TASK STATEMENT:
Would you please restate every record exactly as written?

EXTRACTED DATA:
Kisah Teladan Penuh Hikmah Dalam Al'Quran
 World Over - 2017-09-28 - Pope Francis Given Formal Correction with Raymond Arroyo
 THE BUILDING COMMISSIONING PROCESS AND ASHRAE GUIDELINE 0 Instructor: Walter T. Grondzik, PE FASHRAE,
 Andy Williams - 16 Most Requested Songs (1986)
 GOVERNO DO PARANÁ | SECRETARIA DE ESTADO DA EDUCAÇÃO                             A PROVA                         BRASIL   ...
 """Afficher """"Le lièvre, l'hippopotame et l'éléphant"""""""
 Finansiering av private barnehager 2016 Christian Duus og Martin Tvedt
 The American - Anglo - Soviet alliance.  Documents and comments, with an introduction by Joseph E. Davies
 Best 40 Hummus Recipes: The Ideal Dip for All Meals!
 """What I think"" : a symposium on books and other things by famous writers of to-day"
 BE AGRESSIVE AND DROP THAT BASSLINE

RESULT OF THIS TASK:
Kisah Teladan Penuh Hikmah Dalam Al'Quran
 World Over - 2017-09-28 - Pope Francis Given Formal Correction with Raymond Arroyo
 THE BUILDING COMMISSIONING PROCESS AND ASHRAE GUIDELINE 0 Instructor: Walter T. Grondzik, PE FASHRAE,
 Andy Williams - 16 Most Requested Songs (1986)
 GOVERNO DO PARANÁ | SECRETARIA DE ESTADO DA EDUCAÇÃO                             A PROVA                         BRASIL   ...
 """Afficher """"Le lièvre, l'hippopotame et l'éléphant"""""""
 Finansiering av private barnehager 2016 Christian Duus og Martin Tvedt
 The American - Anglo - Soviet alliance.  Documents and comments, with an introduction by Joseph E. Davies
 Best 40 Hummus Recipes: The Ideal Dip for All Meals!
 """What I think"" : a symposium on books and other things by famous writers of to-day"
 BE AGRESSIVE AND DROP THAT BASSLINE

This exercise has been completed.